The Shape of Water
Handbook for writers
 of poetry and short fiction 
with practical advice, technical information 
and  contributions from Seamus Heaney, Maeve Binchy, Roddy Doyle and many others

Three poems from Pat Boran's 1996 collection from Dedalus Press

Reviews of this book.

Poems from author of handbook for beginning writers

Answering Machine

A flashing light will mean I'm not alone.
A moment later maybe I'll hear your voice,
or that of a stranger, or the sound
of someone somewhere having second thoughts,

and hanging up.

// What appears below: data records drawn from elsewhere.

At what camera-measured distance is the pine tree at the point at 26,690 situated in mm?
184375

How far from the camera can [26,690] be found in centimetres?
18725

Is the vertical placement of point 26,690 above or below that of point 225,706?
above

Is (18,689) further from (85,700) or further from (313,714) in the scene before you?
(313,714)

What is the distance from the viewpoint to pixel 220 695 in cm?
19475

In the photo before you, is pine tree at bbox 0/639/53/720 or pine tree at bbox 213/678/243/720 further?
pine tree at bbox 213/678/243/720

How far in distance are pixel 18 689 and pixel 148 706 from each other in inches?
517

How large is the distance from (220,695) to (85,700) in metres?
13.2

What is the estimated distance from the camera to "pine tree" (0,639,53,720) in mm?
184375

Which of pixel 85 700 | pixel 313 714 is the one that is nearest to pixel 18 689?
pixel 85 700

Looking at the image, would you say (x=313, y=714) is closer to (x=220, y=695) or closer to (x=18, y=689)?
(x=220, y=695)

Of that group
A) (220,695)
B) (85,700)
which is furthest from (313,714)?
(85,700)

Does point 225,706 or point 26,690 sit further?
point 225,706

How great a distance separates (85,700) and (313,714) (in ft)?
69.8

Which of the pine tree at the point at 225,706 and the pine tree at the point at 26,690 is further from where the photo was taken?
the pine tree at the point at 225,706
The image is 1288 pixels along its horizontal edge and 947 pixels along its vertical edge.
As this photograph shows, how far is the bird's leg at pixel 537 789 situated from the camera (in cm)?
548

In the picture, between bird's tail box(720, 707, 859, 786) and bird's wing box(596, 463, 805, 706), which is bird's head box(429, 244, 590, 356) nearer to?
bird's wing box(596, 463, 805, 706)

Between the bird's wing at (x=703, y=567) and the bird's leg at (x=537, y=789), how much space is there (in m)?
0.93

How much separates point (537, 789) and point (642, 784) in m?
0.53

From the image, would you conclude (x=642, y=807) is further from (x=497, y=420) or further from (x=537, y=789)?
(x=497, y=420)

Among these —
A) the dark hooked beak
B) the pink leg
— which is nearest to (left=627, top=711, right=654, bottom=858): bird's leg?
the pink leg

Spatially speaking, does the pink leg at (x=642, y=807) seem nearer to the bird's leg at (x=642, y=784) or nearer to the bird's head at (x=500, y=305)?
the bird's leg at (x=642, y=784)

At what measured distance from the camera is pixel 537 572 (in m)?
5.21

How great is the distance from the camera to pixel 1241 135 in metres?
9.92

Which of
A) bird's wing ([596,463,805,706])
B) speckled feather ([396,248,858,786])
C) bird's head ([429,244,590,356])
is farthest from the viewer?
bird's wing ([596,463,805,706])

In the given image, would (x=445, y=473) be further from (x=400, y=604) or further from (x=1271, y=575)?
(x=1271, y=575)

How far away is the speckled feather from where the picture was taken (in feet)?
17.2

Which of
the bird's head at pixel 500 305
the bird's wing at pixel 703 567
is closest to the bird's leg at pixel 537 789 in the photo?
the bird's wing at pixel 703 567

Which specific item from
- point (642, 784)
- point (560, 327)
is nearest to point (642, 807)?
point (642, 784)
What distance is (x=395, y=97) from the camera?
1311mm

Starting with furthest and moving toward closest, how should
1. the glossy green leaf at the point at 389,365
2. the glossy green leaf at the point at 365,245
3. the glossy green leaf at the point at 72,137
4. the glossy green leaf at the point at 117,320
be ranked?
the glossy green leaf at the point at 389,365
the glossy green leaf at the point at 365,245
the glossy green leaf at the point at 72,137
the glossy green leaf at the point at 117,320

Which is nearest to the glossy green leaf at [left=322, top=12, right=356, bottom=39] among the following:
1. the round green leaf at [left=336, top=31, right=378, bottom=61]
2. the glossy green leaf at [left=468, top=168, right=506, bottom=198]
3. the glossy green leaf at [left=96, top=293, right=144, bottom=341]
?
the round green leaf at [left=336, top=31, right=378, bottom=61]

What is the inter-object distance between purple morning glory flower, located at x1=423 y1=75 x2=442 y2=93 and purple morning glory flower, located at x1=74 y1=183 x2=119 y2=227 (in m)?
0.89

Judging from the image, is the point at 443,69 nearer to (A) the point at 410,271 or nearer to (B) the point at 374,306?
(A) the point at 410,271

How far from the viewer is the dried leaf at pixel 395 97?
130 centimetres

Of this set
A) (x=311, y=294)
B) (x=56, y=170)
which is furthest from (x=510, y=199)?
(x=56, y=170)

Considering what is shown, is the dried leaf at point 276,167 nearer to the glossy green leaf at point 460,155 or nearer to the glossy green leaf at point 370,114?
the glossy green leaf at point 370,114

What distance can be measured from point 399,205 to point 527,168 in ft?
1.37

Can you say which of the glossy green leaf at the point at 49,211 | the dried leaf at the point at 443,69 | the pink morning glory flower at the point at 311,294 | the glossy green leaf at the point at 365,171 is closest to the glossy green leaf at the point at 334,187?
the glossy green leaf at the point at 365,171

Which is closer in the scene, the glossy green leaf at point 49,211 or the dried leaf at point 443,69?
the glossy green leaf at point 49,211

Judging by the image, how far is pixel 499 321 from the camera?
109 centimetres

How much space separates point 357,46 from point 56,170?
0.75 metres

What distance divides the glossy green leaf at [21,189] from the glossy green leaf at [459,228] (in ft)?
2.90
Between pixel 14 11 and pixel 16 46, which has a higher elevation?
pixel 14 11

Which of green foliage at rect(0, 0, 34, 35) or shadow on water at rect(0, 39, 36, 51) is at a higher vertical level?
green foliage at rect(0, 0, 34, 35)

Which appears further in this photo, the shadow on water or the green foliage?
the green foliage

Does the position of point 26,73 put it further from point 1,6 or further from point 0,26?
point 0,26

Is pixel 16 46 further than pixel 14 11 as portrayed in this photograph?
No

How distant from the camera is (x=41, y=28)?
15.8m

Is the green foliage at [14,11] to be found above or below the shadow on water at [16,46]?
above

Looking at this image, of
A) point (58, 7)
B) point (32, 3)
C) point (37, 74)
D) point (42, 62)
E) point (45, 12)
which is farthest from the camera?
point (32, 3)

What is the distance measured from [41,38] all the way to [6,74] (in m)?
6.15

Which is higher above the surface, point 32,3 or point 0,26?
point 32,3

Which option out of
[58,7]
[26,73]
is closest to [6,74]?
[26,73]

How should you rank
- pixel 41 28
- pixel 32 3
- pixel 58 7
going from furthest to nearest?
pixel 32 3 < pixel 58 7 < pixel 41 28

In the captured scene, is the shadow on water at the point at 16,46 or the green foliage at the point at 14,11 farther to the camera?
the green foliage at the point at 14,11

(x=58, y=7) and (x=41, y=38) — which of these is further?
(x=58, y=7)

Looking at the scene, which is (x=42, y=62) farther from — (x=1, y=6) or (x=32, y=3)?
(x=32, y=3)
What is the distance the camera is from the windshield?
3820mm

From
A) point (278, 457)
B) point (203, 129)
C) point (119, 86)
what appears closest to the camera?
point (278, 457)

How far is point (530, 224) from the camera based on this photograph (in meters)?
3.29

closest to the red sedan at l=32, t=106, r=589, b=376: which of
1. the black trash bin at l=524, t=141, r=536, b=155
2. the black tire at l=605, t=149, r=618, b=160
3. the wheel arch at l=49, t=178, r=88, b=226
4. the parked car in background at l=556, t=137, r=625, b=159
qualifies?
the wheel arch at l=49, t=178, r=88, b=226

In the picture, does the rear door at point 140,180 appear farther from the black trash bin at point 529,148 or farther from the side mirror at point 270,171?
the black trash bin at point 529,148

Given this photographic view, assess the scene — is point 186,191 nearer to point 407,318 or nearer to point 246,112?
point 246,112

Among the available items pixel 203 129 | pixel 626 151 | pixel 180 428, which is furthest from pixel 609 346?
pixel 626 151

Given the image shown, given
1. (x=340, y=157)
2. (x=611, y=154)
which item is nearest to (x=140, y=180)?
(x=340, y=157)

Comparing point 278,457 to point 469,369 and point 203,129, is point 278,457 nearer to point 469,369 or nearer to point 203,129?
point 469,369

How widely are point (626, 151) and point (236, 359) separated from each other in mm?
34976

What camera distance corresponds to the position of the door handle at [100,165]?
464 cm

But at least I'll know it means
that someone thinks about me, now and then,
and whoever they prove or do not prove to be,
at least there is a sort of consolation

in the fact that they send a gift of light,
a sign to welcome me on my return.
You are not alone, it will say, first thing,
the green light of the answering machine.

Or else: how desperate you've become
for love, the glimmer of surprise,
alone there in the doorway of your room
like a man before an endless, starless sky.


For My Goldfish, Valentine

Such enormous sadness
in such a tiny world.
And, looking down at you
in the water clouded
by your flaking scales,
I wonder if my impulse
to take you home
last Valentine's Day
(following a goldfish dream)
was not just the desire
to share my tenancy
of these dusk-facing rooms
under winter's hold.

That dream of gold.

You can imagine how it took me
into my own smaller body
and bigger, child's imagination
when I found you too incarnate
in an earlier form.
As the lama recognises
his master in a child,
entering the pet shop,
I knew you then at once--
the golden fish who swam
in the lens of my parents' house,
in the lens of my childhood,
before floating up one day
to leave that world as I too
left that world, as you
soon again must leave.

Today in the meantime
you look out at me
with the same bewildered eyes,
mouthing the same mute syllable,
the eternal Om that says
nothing changes.

Lead becomes gold and gold lead.
A child will be god when god is dead.

Soon I will recognise your replacement.


Listening Wind

He crashed the car through the fence,
got out, calmly, picked up the fence,
turned it on its side, then climbed it,

a ladder into sky.
His parents were there before him,
Marie aged 7, Arthur 5.

Still calm, he took their hands.
A man in sandals and a dinner suit
led them through a door

into a wheat field. The words listening wind
came to him for a moment -- words!--
then they were gone.

He was led to a garden swing
where he knew he was missing something --
his taunted, earth-bound shadow.

And then he awoke, with a start,
horn blowing, wheels spinning
in mud, wheels spinning in his heart.